- _SUPPLIED PASSAGE_
FG: I was actually going to ask you about that, because that’s the big…you know…horror nerd debate: fast zombies vs slow zombies. I guess you went with the fast. So…do people actually die and then come back, or is it more of a virus, as in 28 Days Later?

ST: It’s a virus that regenerates the tissue, but it makes it stronger. So, yeah, you die and it brings you back. It’s meant really as a weapon, to keep people just going and going and going, so you can be shot and pretty much torn apart and still keep going.

FG: Do you tap into the military, the idea of germ warfare or biological weapons…?

ST: Yeah, kind of. There were a whole slew of reasons why this kind of renegade scientist was doing this, kind of on his own doing bio-research and he came across this stuff. Genetic engineering, medical purposes. But I didn’t really point to the military too much, saying ‘this is the military’s problem’. I did get an email from a guy who was very pissed about that idea, so I had to make it clear that it wasn’t the military. I used to get a lot more, but we stopped taking emails on the official site.

FG: I think it’s great when filmmakers put themselves out there online and they’re really open and accessible to the fans. But something about being anonymous behind a computer screen, some people seem to think that gives them license to…well, to be dicks.

- _INPUT DATA_
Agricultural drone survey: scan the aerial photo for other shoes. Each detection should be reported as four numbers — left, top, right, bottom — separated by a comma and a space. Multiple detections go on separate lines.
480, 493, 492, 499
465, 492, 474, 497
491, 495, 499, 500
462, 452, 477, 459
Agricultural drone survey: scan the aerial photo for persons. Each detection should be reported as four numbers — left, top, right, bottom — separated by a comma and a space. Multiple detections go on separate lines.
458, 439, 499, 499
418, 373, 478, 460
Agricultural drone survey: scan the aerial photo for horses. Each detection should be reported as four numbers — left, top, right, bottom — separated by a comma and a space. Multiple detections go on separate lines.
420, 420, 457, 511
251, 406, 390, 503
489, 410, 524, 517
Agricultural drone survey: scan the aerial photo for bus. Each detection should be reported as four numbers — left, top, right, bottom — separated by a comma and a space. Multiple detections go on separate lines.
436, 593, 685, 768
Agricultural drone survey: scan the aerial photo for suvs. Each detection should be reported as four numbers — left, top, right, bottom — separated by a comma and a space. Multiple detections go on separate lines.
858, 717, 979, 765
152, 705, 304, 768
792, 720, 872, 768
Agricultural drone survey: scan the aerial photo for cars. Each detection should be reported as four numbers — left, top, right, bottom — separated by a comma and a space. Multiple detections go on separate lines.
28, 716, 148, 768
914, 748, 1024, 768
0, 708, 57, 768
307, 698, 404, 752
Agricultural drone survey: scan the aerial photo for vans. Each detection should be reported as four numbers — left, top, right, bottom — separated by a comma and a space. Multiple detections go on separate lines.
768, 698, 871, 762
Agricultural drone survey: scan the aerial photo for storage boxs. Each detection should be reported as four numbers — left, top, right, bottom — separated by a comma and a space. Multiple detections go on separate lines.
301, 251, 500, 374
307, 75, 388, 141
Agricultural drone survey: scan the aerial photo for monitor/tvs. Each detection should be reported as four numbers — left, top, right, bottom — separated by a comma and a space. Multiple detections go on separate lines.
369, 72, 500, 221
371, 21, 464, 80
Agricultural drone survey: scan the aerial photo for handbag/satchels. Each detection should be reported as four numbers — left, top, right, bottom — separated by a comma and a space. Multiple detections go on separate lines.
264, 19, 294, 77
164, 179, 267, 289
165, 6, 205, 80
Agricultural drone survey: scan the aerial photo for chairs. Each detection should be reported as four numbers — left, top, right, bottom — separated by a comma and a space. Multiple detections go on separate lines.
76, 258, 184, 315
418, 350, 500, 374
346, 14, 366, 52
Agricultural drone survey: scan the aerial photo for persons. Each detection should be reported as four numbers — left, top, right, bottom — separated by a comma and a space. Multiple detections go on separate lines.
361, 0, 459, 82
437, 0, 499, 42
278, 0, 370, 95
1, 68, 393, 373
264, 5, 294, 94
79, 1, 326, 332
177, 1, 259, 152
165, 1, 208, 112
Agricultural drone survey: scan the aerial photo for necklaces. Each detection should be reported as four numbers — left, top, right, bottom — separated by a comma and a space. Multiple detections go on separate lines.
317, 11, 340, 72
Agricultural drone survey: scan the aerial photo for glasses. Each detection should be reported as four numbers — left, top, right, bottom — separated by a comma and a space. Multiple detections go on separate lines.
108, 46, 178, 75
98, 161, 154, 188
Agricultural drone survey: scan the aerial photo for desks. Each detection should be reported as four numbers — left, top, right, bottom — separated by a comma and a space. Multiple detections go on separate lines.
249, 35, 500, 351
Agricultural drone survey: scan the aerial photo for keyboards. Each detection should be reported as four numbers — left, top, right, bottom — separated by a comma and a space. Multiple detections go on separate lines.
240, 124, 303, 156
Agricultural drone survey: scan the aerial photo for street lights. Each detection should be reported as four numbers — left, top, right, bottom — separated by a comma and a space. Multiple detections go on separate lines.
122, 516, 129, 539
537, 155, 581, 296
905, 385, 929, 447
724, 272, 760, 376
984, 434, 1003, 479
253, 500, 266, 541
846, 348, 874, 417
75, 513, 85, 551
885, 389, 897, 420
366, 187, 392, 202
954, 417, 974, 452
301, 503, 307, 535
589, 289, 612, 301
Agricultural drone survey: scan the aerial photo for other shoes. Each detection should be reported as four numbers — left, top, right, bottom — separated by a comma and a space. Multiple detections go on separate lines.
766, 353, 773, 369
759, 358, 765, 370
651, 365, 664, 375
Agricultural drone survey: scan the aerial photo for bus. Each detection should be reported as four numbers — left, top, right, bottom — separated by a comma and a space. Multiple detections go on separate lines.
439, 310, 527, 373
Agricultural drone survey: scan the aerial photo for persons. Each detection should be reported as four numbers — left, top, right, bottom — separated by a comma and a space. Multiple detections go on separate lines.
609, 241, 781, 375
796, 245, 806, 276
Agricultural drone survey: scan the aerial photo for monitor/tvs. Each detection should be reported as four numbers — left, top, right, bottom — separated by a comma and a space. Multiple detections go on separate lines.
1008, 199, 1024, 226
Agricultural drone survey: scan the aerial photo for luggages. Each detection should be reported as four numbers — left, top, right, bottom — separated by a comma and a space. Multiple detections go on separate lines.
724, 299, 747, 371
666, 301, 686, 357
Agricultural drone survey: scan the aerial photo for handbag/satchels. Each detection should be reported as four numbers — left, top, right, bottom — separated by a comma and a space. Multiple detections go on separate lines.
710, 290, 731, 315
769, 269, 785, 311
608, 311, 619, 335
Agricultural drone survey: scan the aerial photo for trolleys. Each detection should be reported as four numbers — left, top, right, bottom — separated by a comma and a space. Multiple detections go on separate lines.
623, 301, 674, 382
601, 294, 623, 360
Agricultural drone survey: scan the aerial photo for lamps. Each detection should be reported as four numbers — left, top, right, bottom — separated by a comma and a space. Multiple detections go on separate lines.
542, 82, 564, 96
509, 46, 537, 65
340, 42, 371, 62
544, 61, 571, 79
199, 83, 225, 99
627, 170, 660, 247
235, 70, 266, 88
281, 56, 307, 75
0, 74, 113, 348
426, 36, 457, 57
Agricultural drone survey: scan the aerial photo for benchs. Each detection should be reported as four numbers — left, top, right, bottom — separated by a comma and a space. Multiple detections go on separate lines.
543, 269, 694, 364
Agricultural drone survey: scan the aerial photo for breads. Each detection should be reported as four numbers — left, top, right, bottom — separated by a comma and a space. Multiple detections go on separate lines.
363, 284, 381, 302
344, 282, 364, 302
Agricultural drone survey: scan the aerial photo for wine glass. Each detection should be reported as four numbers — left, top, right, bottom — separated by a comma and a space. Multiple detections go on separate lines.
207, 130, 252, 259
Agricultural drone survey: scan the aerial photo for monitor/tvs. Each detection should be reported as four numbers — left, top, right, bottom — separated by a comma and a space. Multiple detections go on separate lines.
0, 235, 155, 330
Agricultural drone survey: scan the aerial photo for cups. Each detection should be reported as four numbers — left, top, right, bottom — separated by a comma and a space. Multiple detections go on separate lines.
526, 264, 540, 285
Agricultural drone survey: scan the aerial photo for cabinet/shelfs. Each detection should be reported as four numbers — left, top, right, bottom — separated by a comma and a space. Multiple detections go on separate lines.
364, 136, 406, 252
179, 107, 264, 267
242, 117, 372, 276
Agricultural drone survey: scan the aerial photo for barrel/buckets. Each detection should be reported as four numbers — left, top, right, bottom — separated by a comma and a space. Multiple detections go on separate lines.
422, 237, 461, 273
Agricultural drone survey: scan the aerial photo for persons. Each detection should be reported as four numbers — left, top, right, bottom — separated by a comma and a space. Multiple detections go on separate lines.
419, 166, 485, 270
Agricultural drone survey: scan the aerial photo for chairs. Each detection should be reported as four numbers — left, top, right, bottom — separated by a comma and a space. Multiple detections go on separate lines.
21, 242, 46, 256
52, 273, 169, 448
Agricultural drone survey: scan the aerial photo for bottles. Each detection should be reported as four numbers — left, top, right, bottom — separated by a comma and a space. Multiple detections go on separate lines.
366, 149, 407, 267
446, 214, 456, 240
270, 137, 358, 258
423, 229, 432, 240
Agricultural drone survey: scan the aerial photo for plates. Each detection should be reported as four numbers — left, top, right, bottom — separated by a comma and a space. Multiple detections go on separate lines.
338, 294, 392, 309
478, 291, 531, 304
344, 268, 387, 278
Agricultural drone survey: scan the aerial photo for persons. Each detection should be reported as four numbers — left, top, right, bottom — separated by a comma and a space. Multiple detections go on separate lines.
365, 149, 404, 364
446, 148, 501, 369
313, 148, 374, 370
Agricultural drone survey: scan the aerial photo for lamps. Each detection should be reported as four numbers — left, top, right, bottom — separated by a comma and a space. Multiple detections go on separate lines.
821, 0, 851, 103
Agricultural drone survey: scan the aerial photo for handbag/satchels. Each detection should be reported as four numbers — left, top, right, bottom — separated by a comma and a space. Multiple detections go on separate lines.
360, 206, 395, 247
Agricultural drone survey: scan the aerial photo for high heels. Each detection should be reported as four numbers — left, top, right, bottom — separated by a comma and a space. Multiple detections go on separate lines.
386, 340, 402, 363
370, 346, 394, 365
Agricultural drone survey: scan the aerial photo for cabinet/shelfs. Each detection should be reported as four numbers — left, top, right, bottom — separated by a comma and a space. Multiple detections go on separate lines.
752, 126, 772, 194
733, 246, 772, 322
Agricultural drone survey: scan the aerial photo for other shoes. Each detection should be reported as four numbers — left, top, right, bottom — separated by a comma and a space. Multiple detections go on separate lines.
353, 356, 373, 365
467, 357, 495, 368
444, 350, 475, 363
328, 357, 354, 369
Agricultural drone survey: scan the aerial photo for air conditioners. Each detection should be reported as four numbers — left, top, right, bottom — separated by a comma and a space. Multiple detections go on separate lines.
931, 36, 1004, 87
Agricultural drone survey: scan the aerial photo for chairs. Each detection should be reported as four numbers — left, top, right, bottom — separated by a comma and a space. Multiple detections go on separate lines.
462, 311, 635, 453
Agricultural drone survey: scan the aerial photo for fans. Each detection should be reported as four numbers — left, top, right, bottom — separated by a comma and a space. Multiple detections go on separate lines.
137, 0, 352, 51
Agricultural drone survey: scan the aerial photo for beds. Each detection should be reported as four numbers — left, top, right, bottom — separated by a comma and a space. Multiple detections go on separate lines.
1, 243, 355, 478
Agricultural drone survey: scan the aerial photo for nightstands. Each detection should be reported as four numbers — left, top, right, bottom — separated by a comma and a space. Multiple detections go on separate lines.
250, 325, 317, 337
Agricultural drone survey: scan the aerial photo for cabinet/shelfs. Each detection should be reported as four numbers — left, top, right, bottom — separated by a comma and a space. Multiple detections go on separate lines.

- _REQUIREMENT 1_
Decide whether each statement agrees with the zombie interview, answering yes or no and quoting the words of the interview that settle it. (a) The virus makes the regenerated tissue weaker. (b) ST had to make clear that the military was not responsible. (c) The official site still takes emails.
- _REQUIREMENT 2_
Reproduce the zombie interview word for word between "ST: Yeah, kind" and "the official site.", inclusive.

- _EXPECTED OUTPUT 1_
(a) No: "It’s a virus that regenerates the tissue, but it makes it stronger."
(b) Yes: "so I had to make it clear that it wasn’t the military."
(c) No: "we stopped taking emails on the official site."

- _EXPECTED OUTPUT 2_
ST: Yeah, kind of. There were a whole slew of reasons why this kind of renegade scientist was doing this, kind of on his own doing bio-research and he came across this stuff. Genetic engineering, medical purposes. But I didn’t really point to the military too much, saying ‘this is the military’s problem’. I did get an email from a guy who was very pissed about that idea, so I had to make it clear that it wasn’t the military. I used to get a lot more, but we stopped taking emails on the official site.